Com emoção e lágrimas, corpo de Paulo do Bar é sepultado em Arapiraca

Assessoria|

Emoção e lágrimas marcaram o sepultamento na manhã desta sexta-feira (15), de Paulo Lourenço da Silva (Paulo do Bar), no Cemitério Pio XII,  na Baixa Grande.

Foram inúmeras as manifestações de solidariedade de amigos que fizeram o uso da palavra para homenagear o amante da MPB, Paulo do Bar.

A filha, Délia Mara, muito emocionada agradeceu aos ensinamentos que recebeu do pai, afirmando que cada palavra que aprendeu com ele, serviu de base para a sua caminhada de vida.

O filho Paulo Celso,  ressaltou o ser humano que foi Paulo do Bar, que não conhece ninguém que tenha mágoa.

"Falar desse homem, é preciso recorrer dos dicionários para encontrar palavras que possam adjetivar suas qualidades.

"Seus ensinamentos jamais serão esquecidos por nós da família,  serão seguidos à risca para podermos dar continuidade ao seu trabalho ", disse ele.

Entre os amigos mais próximos e frequentador das noites festival do Bar do Paulo, onde com o seu inseparável violão com  interpretação de Jaz, Blues, Pop, Rock entre outros gêneros, o músico Ginaldo Souza, de olhos fixos no caixão, apenas refletia aquele momento de dor, saudade e respeito ao amigo.

O jornalista e amigo, Roberto Gonçalves, também foi dar o seu último adeus aquele a quem chamava de Mestre da MPB.

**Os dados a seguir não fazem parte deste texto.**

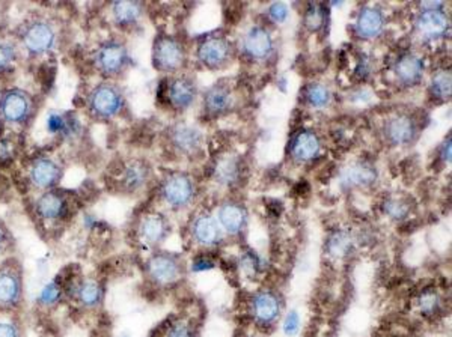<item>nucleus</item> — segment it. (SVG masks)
<instances>
[{"instance_id": "obj_1", "label": "nucleus", "mask_w": 452, "mask_h": 337, "mask_svg": "<svg viewBox=\"0 0 452 337\" xmlns=\"http://www.w3.org/2000/svg\"><path fill=\"white\" fill-rule=\"evenodd\" d=\"M124 106V95L110 83L98 84L88 97V109L92 116L98 119H112Z\"/></svg>"}, {"instance_id": "obj_2", "label": "nucleus", "mask_w": 452, "mask_h": 337, "mask_svg": "<svg viewBox=\"0 0 452 337\" xmlns=\"http://www.w3.org/2000/svg\"><path fill=\"white\" fill-rule=\"evenodd\" d=\"M249 312L253 322L260 328H270L278 322L282 313V300L270 289L258 291L251 298Z\"/></svg>"}, {"instance_id": "obj_3", "label": "nucleus", "mask_w": 452, "mask_h": 337, "mask_svg": "<svg viewBox=\"0 0 452 337\" xmlns=\"http://www.w3.org/2000/svg\"><path fill=\"white\" fill-rule=\"evenodd\" d=\"M161 197L174 210H183L189 206L195 197V181L183 172H175L166 176L161 183Z\"/></svg>"}, {"instance_id": "obj_4", "label": "nucleus", "mask_w": 452, "mask_h": 337, "mask_svg": "<svg viewBox=\"0 0 452 337\" xmlns=\"http://www.w3.org/2000/svg\"><path fill=\"white\" fill-rule=\"evenodd\" d=\"M21 41L30 55H46L56 44V30L46 20H33L24 26Z\"/></svg>"}, {"instance_id": "obj_5", "label": "nucleus", "mask_w": 452, "mask_h": 337, "mask_svg": "<svg viewBox=\"0 0 452 337\" xmlns=\"http://www.w3.org/2000/svg\"><path fill=\"white\" fill-rule=\"evenodd\" d=\"M97 70L109 77L121 74L130 64L129 50L118 41H107L101 44L93 57Z\"/></svg>"}, {"instance_id": "obj_6", "label": "nucleus", "mask_w": 452, "mask_h": 337, "mask_svg": "<svg viewBox=\"0 0 452 337\" xmlns=\"http://www.w3.org/2000/svg\"><path fill=\"white\" fill-rule=\"evenodd\" d=\"M147 273L159 286H170L181 279L183 264L172 253H156L148 259Z\"/></svg>"}, {"instance_id": "obj_7", "label": "nucleus", "mask_w": 452, "mask_h": 337, "mask_svg": "<svg viewBox=\"0 0 452 337\" xmlns=\"http://www.w3.org/2000/svg\"><path fill=\"white\" fill-rule=\"evenodd\" d=\"M154 66L160 71H177L184 65L186 51L180 41L172 37H159L152 48Z\"/></svg>"}, {"instance_id": "obj_8", "label": "nucleus", "mask_w": 452, "mask_h": 337, "mask_svg": "<svg viewBox=\"0 0 452 337\" xmlns=\"http://www.w3.org/2000/svg\"><path fill=\"white\" fill-rule=\"evenodd\" d=\"M33 109L30 95L20 89H12L0 98V118L8 124H23L29 119Z\"/></svg>"}, {"instance_id": "obj_9", "label": "nucleus", "mask_w": 452, "mask_h": 337, "mask_svg": "<svg viewBox=\"0 0 452 337\" xmlns=\"http://www.w3.org/2000/svg\"><path fill=\"white\" fill-rule=\"evenodd\" d=\"M233 55V47L229 41L224 37H210L204 39L198 47V59L202 65L207 68L225 66Z\"/></svg>"}, {"instance_id": "obj_10", "label": "nucleus", "mask_w": 452, "mask_h": 337, "mask_svg": "<svg viewBox=\"0 0 452 337\" xmlns=\"http://www.w3.org/2000/svg\"><path fill=\"white\" fill-rule=\"evenodd\" d=\"M243 50L252 60H258V62L267 60L275 50V41H273L270 30L261 26H252L243 38Z\"/></svg>"}, {"instance_id": "obj_11", "label": "nucleus", "mask_w": 452, "mask_h": 337, "mask_svg": "<svg viewBox=\"0 0 452 337\" xmlns=\"http://www.w3.org/2000/svg\"><path fill=\"white\" fill-rule=\"evenodd\" d=\"M385 137L394 146L412 145L417 137L416 120L404 113L389 118L385 124Z\"/></svg>"}, {"instance_id": "obj_12", "label": "nucleus", "mask_w": 452, "mask_h": 337, "mask_svg": "<svg viewBox=\"0 0 452 337\" xmlns=\"http://www.w3.org/2000/svg\"><path fill=\"white\" fill-rule=\"evenodd\" d=\"M289 155L298 163H308L317 158L321 152V142L318 134L312 129H300L293 136L288 145Z\"/></svg>"}, {"instance_id": "obj_13", "label": "nucleus", "mask_w": 452, "mask_h": 337, "mask_svg": "<svg viewBox=\"0 0 452 337\" xmlns=\"http://www.w3.org/2000/svg\"><path fill=\"white\" fill-rule=\"evenodd\" d=\"M23 293L20 273L12 266H0V309H12L19 304Z\"/></svg>"}, {"instance_id": "obj_14", "label": "nucleus", "mask_w": 452, "mask_h": 337, "mask_svg": "<svg viewBox=\"0 0 452 337\" xmlns=\"http://www.w3.org/2000/svg\"><path fill=\"white\" fill-rule=\"evenodd\" d=\"M416 30L425 39H439L449 29V19L443 10L422 11L416 19Z\"/></svg>"}, {"instance_id": "obj_15", "label": "nucleus", "mask_w": 452, "mask_h": 337, "mask_svg": "<svg viewBox=\"0 0 452 337\" xmlns=\"http://www.w3.org/2000/svg\"><path fill=\"white\" fill-rule=\"evenodd\" d=\"M170 143L183 155H195L202 148L204 136L198 127L180 124L170 129Z\"/></svg>"}, {"instance_id": "obj_16", "label": "nucleus", "mask_w": 452, "mask_h": 337, "mask_svg": "<svg viewBox=\"0 0 452 337\" xmlns=\"http://www.w3.org/2000/svg\"><path fill=\"white\" fill-rule=\"evenodd\" d=\"M192 238L202 247H215L222 241V229L217 220L210 214L196 215L190 226Z\"/></svg>"}, {"instance_id": "obj_17", "label": "nucleus", "mask_w": 452, "mask_h": 337, "mask_svg": "<svg viewBox=\"0 0 452 337\" xmlns=\"http://www.w3.org/2000/svg\"><path fill=\"white\" fill-rule=\"evenodd\" d=\"M217 223L228 235H240L247 224V211L242 203L225 202L217 211Z\"/></svg>"}, {"instance_id": "obj_18", "label": "nucleus", "mask_w": 452, "mask_h": 337, "mask_svg": "<svg viewBox=\"0 0 452 337\" xmlns=\"http://www.w3.org/2000/svg\"><path fill=\"white\" fill-rule=\"evenodd\" d=\"M424 60L415 53L401 55L394 65L397 80L406 88H413L419 83L424 77Z\"/></svg>"}, {"instance_id": "obj_19", "label": "nucleus", "mask_w": 452, "mask_h": 337, "mask_svg": "<svg viewBox=\"0 0 452 337\" xmlns=\"http://www.w3.org/2000/svg\"><path fill=\"white\" fill-rule=\"evenodd\" d=\"M62 176V169L59 164L48 157L37 158L29 169L30 183L38 188H50L59 183Z\"/></svg>"}, {"instance_id": "obj_20", "label": "nucleus", "mask_w": 452, "mask_h": 337, "mask_svg": "<svg viewBox=\"0 0 452 337\" xmlns=\"http://www.w3.org/2000/svg\"><path fill=\"white\" fill-rule=\"evenodd\" d=\"M356 32L363 39L377 38L385 28V15L377 6H365L356 19Z\"/></svg>"}, {"instance_id": "obj_21", "label": "nucleus", "mask_w": 452, "mask_h": 337, "mask_svg": "<svg viewBox=\"0 0 452 337\" xmlns=\"http://www.w3.org/2000/svg\"><path fill=\"white\" fill-rule=\"evenodd\" d=\"M196 95H198L196 84L187 77H178L168 86V101L177 110L183 111L189 109L195 102Z\"/></svg>"}, {"instance_id": "obj_22", "label": "nucleus", "mask_w": 452, "mask_h": 337, "mask_svg": "<svg viewBox=\"0 0 452 337\" xmlns=\"http://www.w3.org/2000/svg\"><path fill=\"white\" fill-rule=\"evenodd\" d=\"M170 226L168 220L161 214H148L141 220L139 235L142 241L150 246H157L163 243L169 235Z\"/></svg>"}, {"instance_id": "obj_23", "label": "nucleus", "mask_w": 452, "mask_h": 337, "mask_svg": "<svg viewBox=\"0 0 452 337\" xmlns=\"http://www.w3.org/2000/svg\"><path fill=\"white\" fill-rule=\"evenodd\" d=\"M233 93L226 86L215 84L204 93V107L211 115H224L233 107Z\"/></svg>"}, {"instance_id": "obj_24", "label": "nucleus", "mask_w": 452, "mask_h": 337, "mask_svg": "<svg viewBox=\"0 0 452 337\" xmlns=\"http://www.w3.org/2000/svg\"><path fill=\"white\" fill-rule=\"evenodd\" d=\"M341 181L347 187H368L377 181V170L366 163H354L343 170Z\"/></svg>"}, {"instance_id": "obj_25", "label": "nucleus", "mask_w": 452, "mask_h": 337, "mask_svg": "<svg viewBox=\"0 0 452 337\" xmlns=\"http://www.w3.org/2000/svg\"><path fill=\"white\" fill-rule=\"evenodd\" d=\"M65 201L62 196H59L57 193L53 192H47L42 194L38 201H37V212L41 219L53 221L61 219L65 214Z\"/></svg>"}, {"instance_id": "obj_26", "label": "nucleus", "mask_w": 452, "mask_h": 337, "mask_svg": "<svg viewBox=\"0 0 452 337\" xmlns=\"http://www.w3.org/2000/svg\"><path fill=\"white\" fill-rule=\"evenodd\" d=\"M143 14V6L139 2H115L112 5V17L118 26L130 28L138 24Z\"/></svg>"}, {"instance_id": "obj_27", "label": "nucleus", "mask_w": 452, "mask_h": 337, "mask_svg": "<svg viewBox=\"0 0 452 337\" xmlns=\"http://www.w3.org/2000/svg\"><path fill=\"white\" fill-rule=\"evenodd\" d=\"M74 297L87 309H93L103 301V288L96 280H83L74 289Z\"/></svg>"}, {"instance_id": "obj_28", "label": "nucleus", "mask_w": 452, "mask_h": 337, "mask_svg": "<svg viewBox=\"0 0 452 337\" xmlns=\"http://www.w3.org/2000/svg\"><path fill=\"white\" fill-rule=\"evenodd\" d=\"M150 176V169L147 166V163L134 160L127 164L123 174V184L127 190L130 192H136L141 187L147 184Z\"/></svg>"}, {"instance_id": "obj_29", "label": "nucleus", "mask_w": 452, "mask_h": 337, "mask_svg": "<svg viewBox=\"0 0 452 337\" xmlns=\"http://www.w3.org/2000/svg\"><path fill=\"white\" fill-rule=\"evenodd\" d=\"M353 250V237L347 230H336L326 241V253L334 259H344Z\"/></svg>"}, {"instance_id": "obj_30", "label": "nucleus", "mask_w": 452, "mask_h": 337, "mask_svg": "<svg viewBox=\"0 0 452 337\" xmlns=\"http://www.w3.org/2000/svg\"><path fill=\"white\" fill-rule=\"evenodd\" d=\"M242 175V166L237 158L226 157L222 158L215 169V176L220 184L231 185L235 184Z\"/></svg>"}, {"instance_id": "obj_31", "label": "nucleus", "mask_w": 452, "mask_h": 337, "mask_svg": "<svg viewBox=\"0 0 452 337\" xmlns=\"http://www.w3.org/2000/svg\"><path fill=\"white\" fill-rule=\"evenodd\" d=\"M416 306L421 315L430 318L440 312L442 298L436 289H424L419 295H417Z\"/></svg>"}, {"instance_id": "obj_32", "label": "nucleus", "mask_w": 452, "mask_h": 337, "mask_svg": "<svg viewBox=\"0 0 452 337\" xmlns=\"http://www.w3.org/2000/svg\"><path fill=\"white\" fill-rule=\"evenodd\" d=\"M305 100L311 107L324 109L330 104L332 93L326 84L311 83L305 91Z\"/></svg>"}, {"instance_id": "obj_33", "label": "nucleus", "mask_w": 452, "mask_h": 337, "mask_svg": "<svg viewBox=\"0 0 452 337\" xmlns=\"http://www.w3.org/2000/svg\"><path fill=\"white\" fill-rule=\"evenodd\" d=\"M430 93L433 98L445 101L451 97V73L446 70L433 74L430 82Z\"/></svg>"}, {"instance_id": "obj_34", "label": "nucleus", "mask_w": 452, "mask_h": 337, "mask_svg": "<svg viewBox=\"0 0 452 337\" xmlns=\"http://www.w3.org/2000/svg\"><path fill=\"white\" fill-rule=\"evenodd\" d=\"M324 20H326V10L323 5L311 3L305 14V26L308 29L317 32L323 28Z\"/></svg>"}, {"instance_id": "obj_35", "label": "nucleus", "mask_w": 452, "mask_h": 337, "mask_svg": "<svg viewBox=\"0 0 452 337\" xmlns=\"http://www.w3.org/2000/svg\"><path fill=\"white\" fill-rule=\"evenodd\" d=\"M383 210L392 220H404L408 215V205L401 199H389L385 202Z\"/></svg>"}, {"instance_id": "obj_36", "label": "nucleus", "mask_w": 452, "mask_h": 337, "mask_svg": "<svg viewBox=\"0 0 452 337\" xmlns=\"http://www.w3.org/2000/svg\"><path fill=\"white\" fill-rule=\"evenodd\" d=\"M240 268L246 275H249V277H255V275H257L261 270V261L257 256V253L246 252L240 257Z\"/></svg>"}, {"instance_id": "obj_37", "label": "nucleus", "mask_w": 452, "mask_h": 337, "mask_svg": "<svg viewBox=\"0 0 452 337\" xmlns=\"http://www.w3.org/2000/svg\"><path fill=\"white\" fill-rule=\"evenodd\" d=\"M61 286H59L57 282H52L46 284L44 288H42L41 293H39V302L42 306H55L56 302L61 298Z\"/></svg>"}, {"instance_id": "obj_38", "label": "nucleus", "mask_w": 452, "mask_h": 337, "mask_svg": "<svg viewBox=\"0 0 452 337\" xmlns=\"http://www.w3.org/2000/svg\"><path fill=\"white\" fill-rule=\"evenodd\" d=\"M300 325H302V319L297 310H289L284 318L282 331L287 337H296L298 333H300Z\"/></svg>"}, {"instance_id": "obj_39", "label": "nucleus", "mask_w": 452, "mask_h": 337, "mask_svg": "<svg viewBox=\"0 0 452 337\" xmlns=\"http://www.w3.org/2000/svg\"><path fill=\"white\" fill-rule=\"evenodd\" d=\"M163 337H196V331L187 321H175L168 327Z\"/></svg>"}, {"instance_id": "obj_40", "label": "nucleus", "mask_w": 452, "mask_h": 337, "mask_svg": "<svg viewBox=\"0 0 452 337\" xmlns=\"http://www.w3.org/2000/svg\"><path fill=\"white\" fill-rule=\"evenodd\" d=\"M17 57V50L12 42L0 41V71L10 66Z\"/></svg>"}, {"instance_id": "obj_41", "label": "nucleus", "mask_w": 452, "mask_h": 337, "mask_svg": "<svg viewBox=\"0 0 452 337\" xmlns=\"http://www.w3.org/2000/svg\"><path fill=\"white\" fill-rule=\"evenodd\" d=\"M288 5L284 2H275L269 6V17L273 23H284L288 19Z\"/></svg>"}, {"instance_id": "obj_42", "label": "nucleus", "mask_w": 452, "mask_h": 337, "mask_svg": "<svg viewBox=\"0 0 452 337\" xmlns=\"http://www.w3.org/2000/svg\"><path fill=\"white\" fill-rule=\"evenodd\" d=\"M215 266H216L215 261H211L210 257L199 256V257H196L195 261L192 262V271L193 273H204V271L213 270Z\"/></svg>"}, {"instance_id": "obj_43", "label": "nucleus", "mask_w": 452, "mask_h": 337, "mask_svg": "<svg viewBox=\"0 0 452 337\" xmlns=\"http://www.w3.org/2000/svg\"><path fill=\"white\" fill-rule=\"evenodd\" d=\"M0 337H21L20 327L10 321H0Z\"/></svg>"}, {"instance_id": "obj_44", "label": "nucleus", "mask_w": 452, "mask_h": 337, "mask_svg": "<svg viewBox=\"0 0 452 337\" xmlns=\"http://www.w3.org/2000/svg\"><path fill=\"white\" fill-rule=\"evenodd\" d=\"M440 158L445 161V163H449L451 161V137H448V142H445L442 145V148H440Z\"/></svg>"}, {"instance_id": "obj_45", "label": "nucleus", "mask_w": 452, "mask_h": 337, "mask_svg": "<svg viewBox=\"0 0 452 337\" xmlns=\"http://www.w3.org/2000/svg\"><path fill=\"white\" fill-rule=\"evenodd\" d=\"M62 127H64V119L61 116L53 115L48 119V128L52 129V131H57V129H61Z\"/></svg>"}, {"instance_id": "obj_46", "label": "nucleus", "mask_w": 452, "mask_h": 337, "mask_svg": "<svg viewBox=\"0 0 452 337\" xmlns=\"http://www.w3.org/2000/svg\"><path fill=\"white\" fill-rule=\"evenodd\" d=\"M5 237H6V233H5V229L2 224H0V248H2L3 243H5Z\"/></svg>"}, {"instance_id": "obj_47", "label": "nucleus", "mask_w": 452, "mask_h": 337, "mask_svg": "<svg viewBox=\"0 0 452 337\" xmlns=\"http://www.w3.org/2000/svg\"><path fill=\"white\" fill-rule=\"evenodd\" d=\"M125 337H127V336H125Z\"/></svg>"}]
</instances>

Com uma salva de palmas, o caixão desceu a sepultura, sendo observado por amigos e familiares que não contiveram a emoção, deixando as lágrimas escorrerem pelo rosto.

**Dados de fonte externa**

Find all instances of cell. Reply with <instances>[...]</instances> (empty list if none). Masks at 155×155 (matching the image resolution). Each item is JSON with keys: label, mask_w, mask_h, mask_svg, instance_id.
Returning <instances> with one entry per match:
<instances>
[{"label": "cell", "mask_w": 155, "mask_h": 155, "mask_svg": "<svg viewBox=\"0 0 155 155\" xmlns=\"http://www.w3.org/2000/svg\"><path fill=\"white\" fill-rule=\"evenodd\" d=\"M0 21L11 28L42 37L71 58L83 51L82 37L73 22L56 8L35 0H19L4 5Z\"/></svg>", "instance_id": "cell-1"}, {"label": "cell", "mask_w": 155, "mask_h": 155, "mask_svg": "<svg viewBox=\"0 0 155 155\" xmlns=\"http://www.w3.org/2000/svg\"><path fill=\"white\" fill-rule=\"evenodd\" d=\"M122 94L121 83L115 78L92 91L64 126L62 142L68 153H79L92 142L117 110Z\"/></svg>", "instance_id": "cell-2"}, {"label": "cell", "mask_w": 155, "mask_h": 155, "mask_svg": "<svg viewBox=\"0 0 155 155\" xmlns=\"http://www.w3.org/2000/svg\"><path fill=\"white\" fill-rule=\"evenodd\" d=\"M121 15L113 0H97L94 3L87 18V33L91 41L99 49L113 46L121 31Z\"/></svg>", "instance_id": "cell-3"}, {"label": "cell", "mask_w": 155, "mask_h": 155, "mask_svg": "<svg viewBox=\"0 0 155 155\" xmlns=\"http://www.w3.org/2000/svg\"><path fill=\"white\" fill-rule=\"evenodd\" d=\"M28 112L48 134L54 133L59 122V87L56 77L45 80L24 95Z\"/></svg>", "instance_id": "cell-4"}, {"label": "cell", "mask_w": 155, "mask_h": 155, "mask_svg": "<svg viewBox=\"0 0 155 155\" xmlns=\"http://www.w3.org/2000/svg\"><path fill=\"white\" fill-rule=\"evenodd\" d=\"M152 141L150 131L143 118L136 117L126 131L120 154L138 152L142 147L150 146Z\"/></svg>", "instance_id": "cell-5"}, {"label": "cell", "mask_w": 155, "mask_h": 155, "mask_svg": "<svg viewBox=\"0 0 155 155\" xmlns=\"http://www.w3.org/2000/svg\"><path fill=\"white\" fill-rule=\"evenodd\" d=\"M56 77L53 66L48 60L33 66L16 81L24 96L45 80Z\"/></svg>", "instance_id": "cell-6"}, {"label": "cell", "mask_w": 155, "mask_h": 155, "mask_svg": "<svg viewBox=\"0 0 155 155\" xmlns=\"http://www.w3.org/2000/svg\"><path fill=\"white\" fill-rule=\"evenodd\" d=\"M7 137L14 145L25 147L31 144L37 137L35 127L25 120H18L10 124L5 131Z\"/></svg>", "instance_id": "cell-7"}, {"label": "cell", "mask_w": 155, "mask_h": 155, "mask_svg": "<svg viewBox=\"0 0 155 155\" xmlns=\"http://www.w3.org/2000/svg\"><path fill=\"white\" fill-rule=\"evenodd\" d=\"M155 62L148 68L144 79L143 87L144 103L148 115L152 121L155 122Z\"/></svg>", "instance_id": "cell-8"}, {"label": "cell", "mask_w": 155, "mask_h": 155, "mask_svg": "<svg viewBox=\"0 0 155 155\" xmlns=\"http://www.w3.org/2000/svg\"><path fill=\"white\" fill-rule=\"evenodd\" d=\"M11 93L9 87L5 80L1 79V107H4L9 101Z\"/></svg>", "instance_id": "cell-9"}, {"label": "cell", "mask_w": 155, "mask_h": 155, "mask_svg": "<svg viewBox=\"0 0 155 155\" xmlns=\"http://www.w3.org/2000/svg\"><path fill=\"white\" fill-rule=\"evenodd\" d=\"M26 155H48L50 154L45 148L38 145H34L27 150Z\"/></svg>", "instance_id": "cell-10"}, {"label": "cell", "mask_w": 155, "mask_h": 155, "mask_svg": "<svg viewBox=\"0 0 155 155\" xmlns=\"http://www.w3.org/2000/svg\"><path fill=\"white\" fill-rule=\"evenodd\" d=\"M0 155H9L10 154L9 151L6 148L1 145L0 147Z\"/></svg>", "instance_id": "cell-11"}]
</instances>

Outro momento de muita emoção,  aconteceu com a leitura de um poema lido pelo Professor e amigo de Paulo do Bar, Acioly, escrito pelo amigo e fã,  o artista plástico Ismael Pereira.

UMA DOR EM DÓ MAIOR.

Ismael Pereira.

A esteira do tempo leva tudo embora, é o iter do implacável ciclo da vida, nos mostrando alumbrantemente que tudo que nasce fatalmente fenece, e que a vida é uma porta que se abre sem hora certa para fechar.

Perdemos um grande amigo, Arapiraca perdeu o cônsul das madrugadas fervilhantes que aconteciam   no famoso point do mestre Paulo, o point  preferido dos notívagos, que deletavam suas tristezas tecendo um bom papo com os amigos e afogavam suas mágoas num copo de cerveja bem geladinha, ocupando uma das disputadas mesas do sempre bem frequentado BAR DO PAULO.

Mas, fora do combinado, de repente o nosso querido amigo Paulo Lourenço se foi. Migrou para uma estrela bem distante... e a Lua,  melancolicamente tornou tíbio o seu clarão. E as  estrelas cairam em copiosos prantos envolvidas por um interminável manto de ébano, carpindo a profunda tristeza pela irreparável perda do maestro das madrugadas.

Roguemos ao Criador e Supremo Regente do Universo, que acolha solenemente a boníssima alma do saudoso pranteado Paulo Lourenço,  no alcantil da Glória Eterna.

É imensurável a nossa dor pela irreparável perda do nosso eminente amigo Paulo Lourenço. UMA DOR EM DÓ MAIOR.